Captioned web images

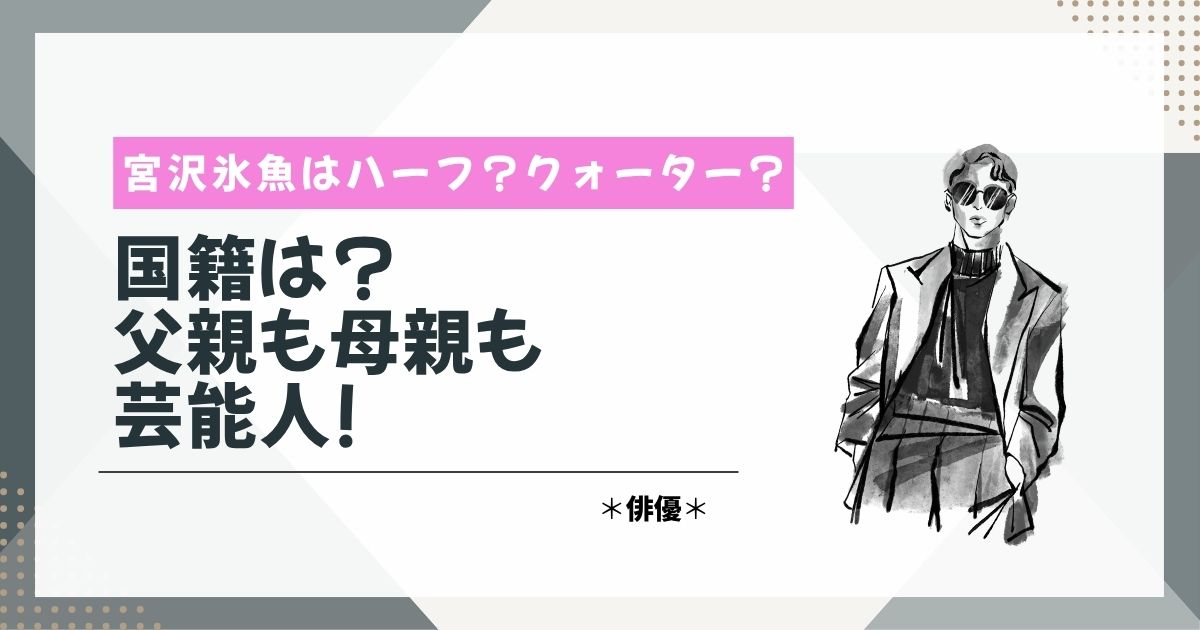 水沢氷魚　ハーフ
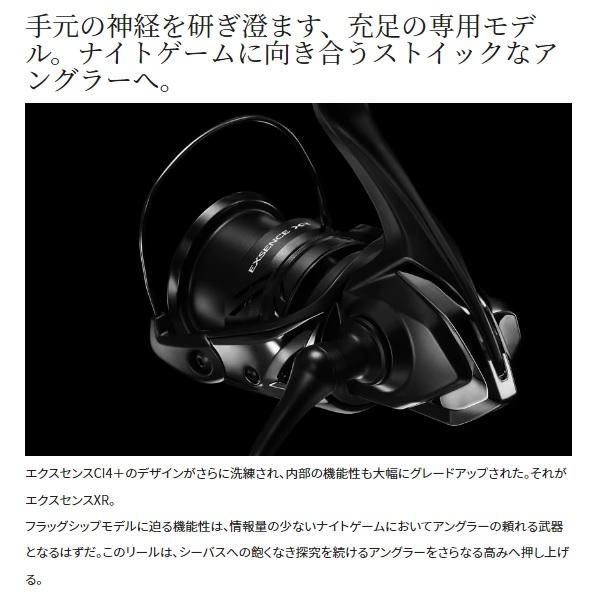 シマノ（SHIMANO） スピニングリール 23エクスセンス XR 3000MHG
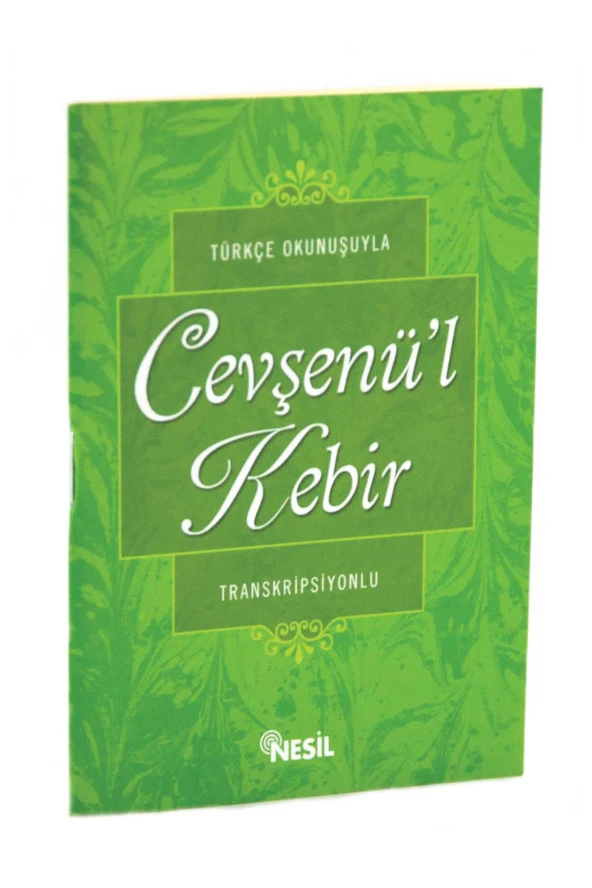 Türkçe Okunuşuyla Cevşenül Kebir ürün görseli 1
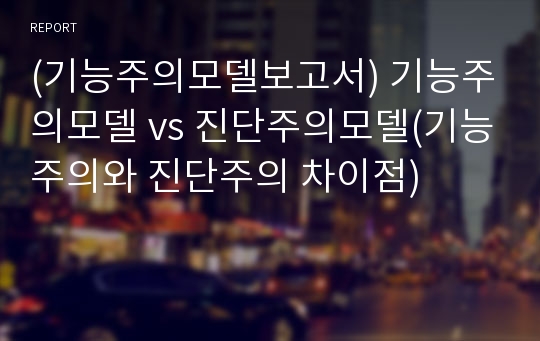 (기능주의모델보고서) 기능주의모델 vs 진단주의모델(기능주의와 진단주의 차이점)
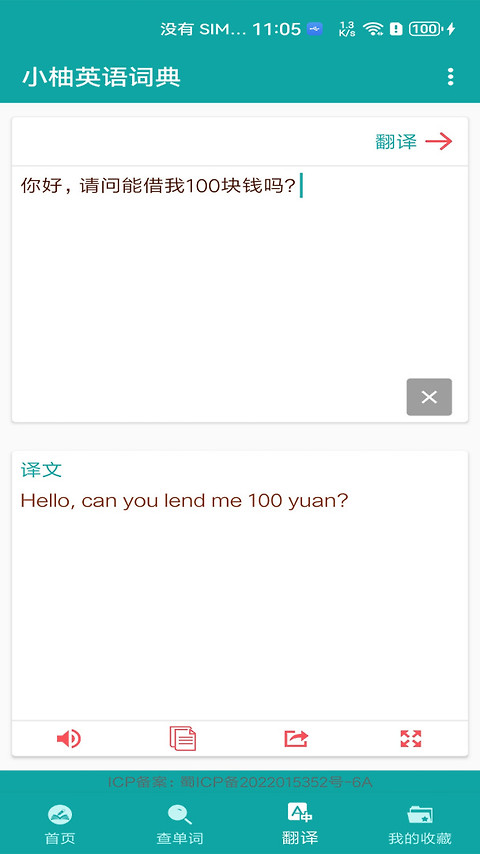 小柚英语词典app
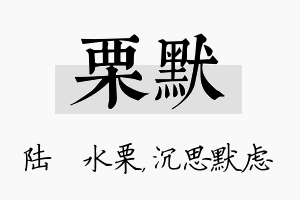 栗默名字的寓意及含义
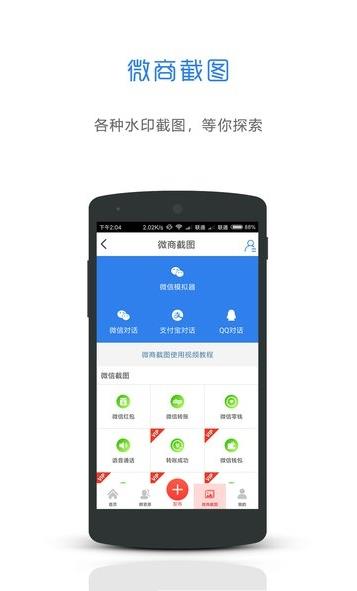 微微管家图2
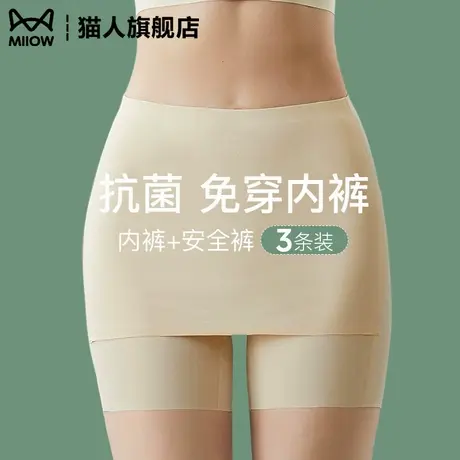安全裤防走光女夏季薄款收腹提臀无痕内裤平角短裤打底裙裤二合一商品大图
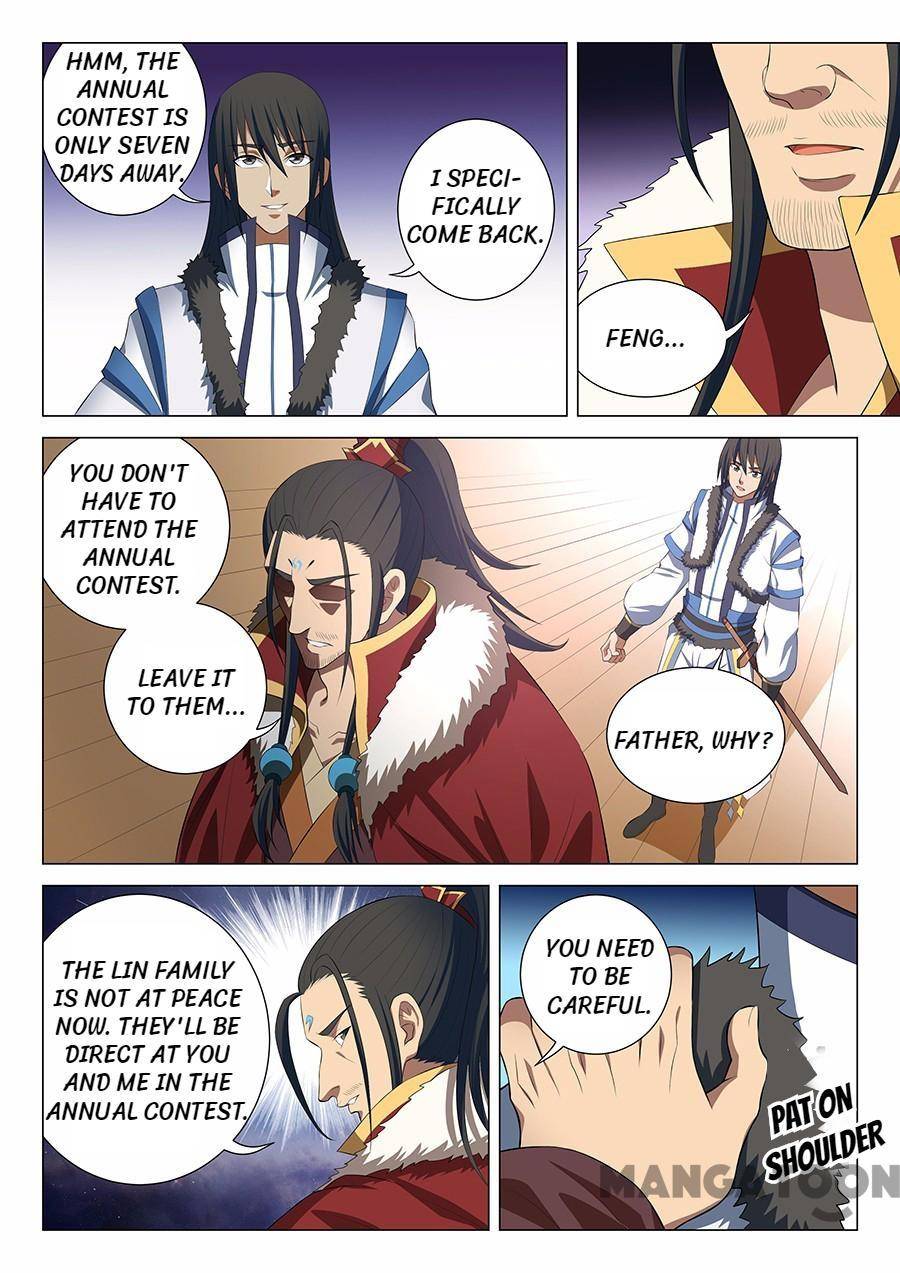Page 4 of Chapter 47
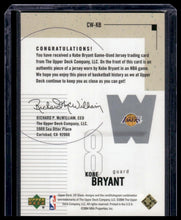 Load image into Gallery viewer, 2003-04 UD Glass Kobe Bryant Clear Cut Winners Jerseys #/350
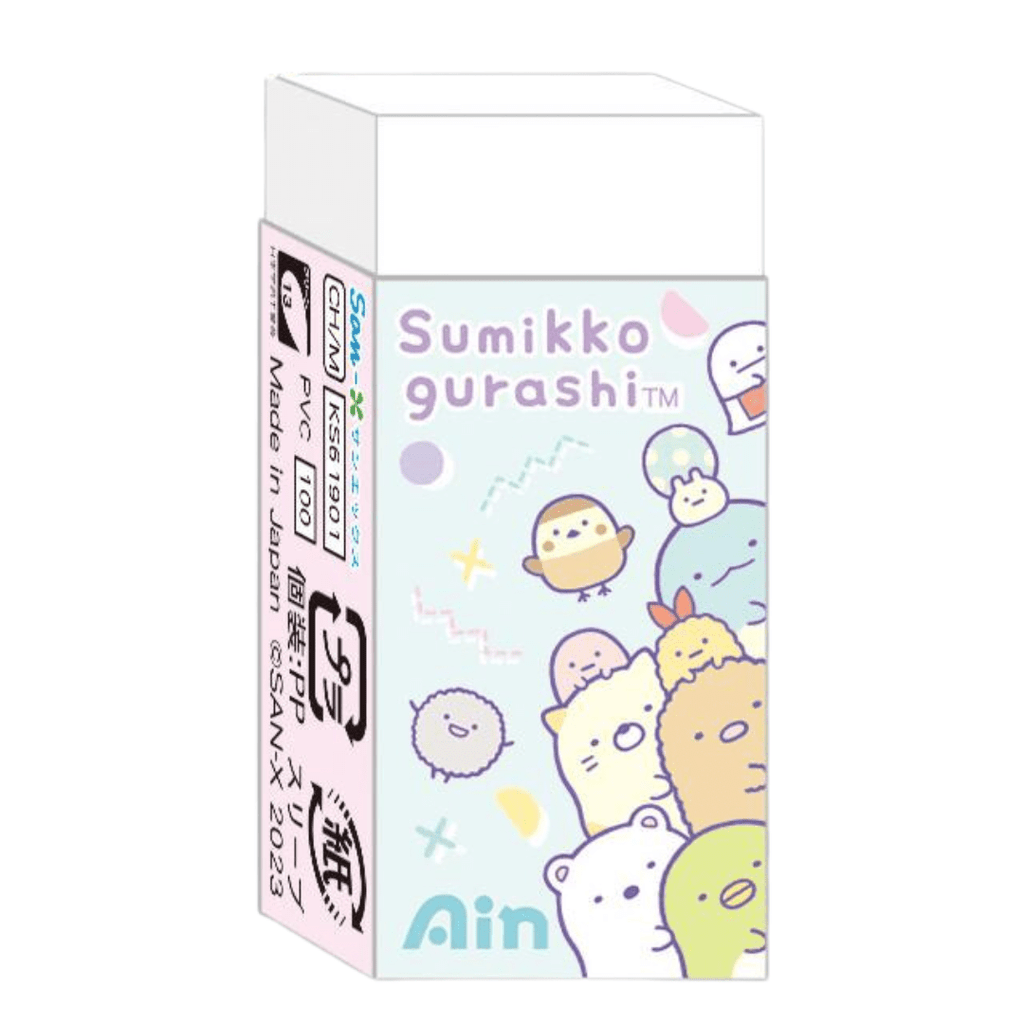 Sumikko Gurashi Random Type Secret Ain Eraser 1pc (Random Pick) - Twinkle Glory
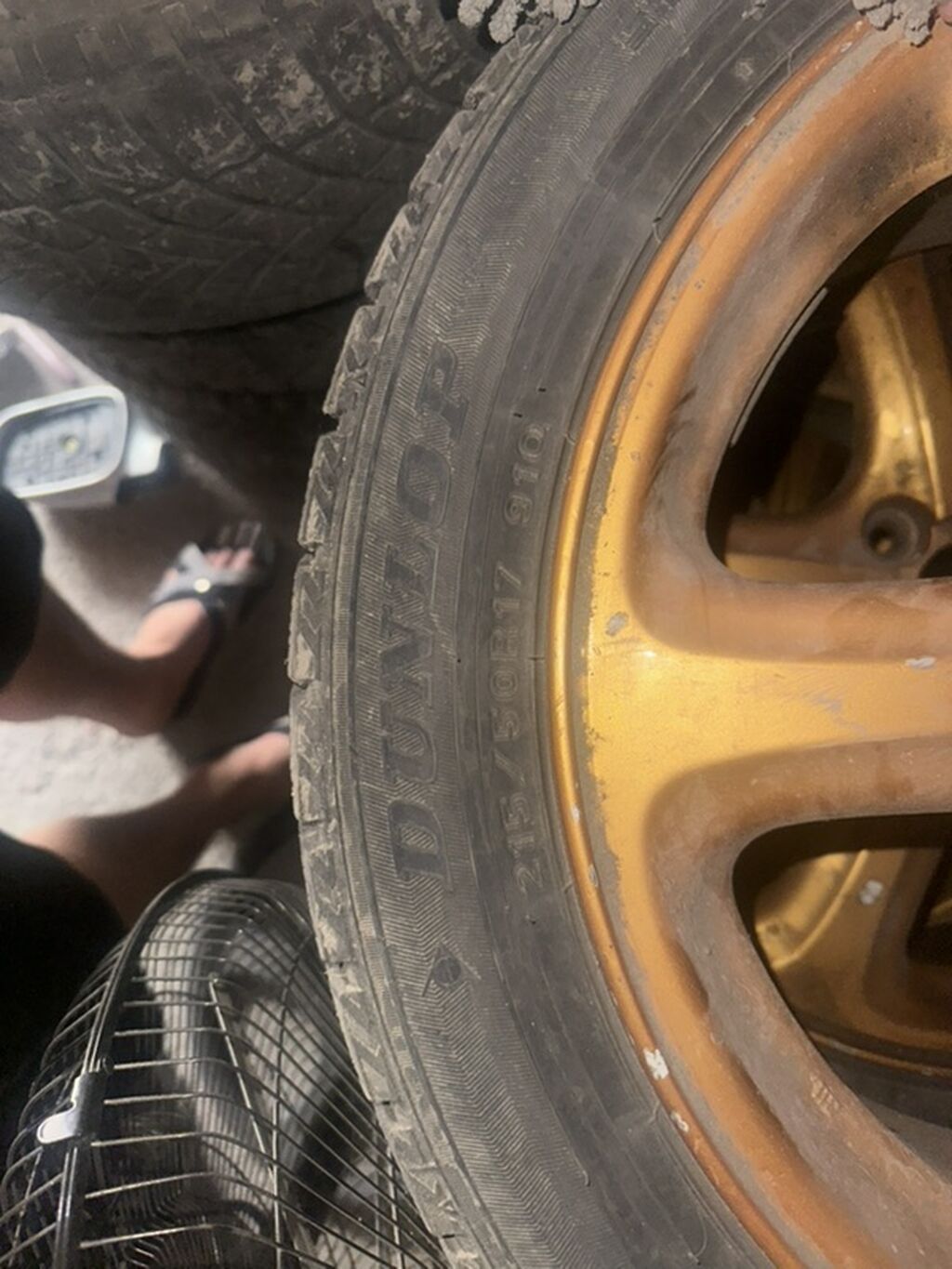 Литые колесные диски с шинами - Шины: DUNLOP - Размер шин: 215/50 R17: фото 2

_Work item_:
Please retype the lines from the one that contains "Load image into" through the final line of the data, both included, without any pictures.

_Result of the task_:
 Load image into Gallery viewer, 2003-04 UD Glass Kobe Bryant Clear Cut Winners Jerseys #/350
 Sumikko Gurashi Random Type Secret Ain Eraser 1pc (Random Pick) - Twinkle Glory
 Литые колесные диски с шинами - Шины: DUNLOP - Размер шин: 215/50 R17: фото 2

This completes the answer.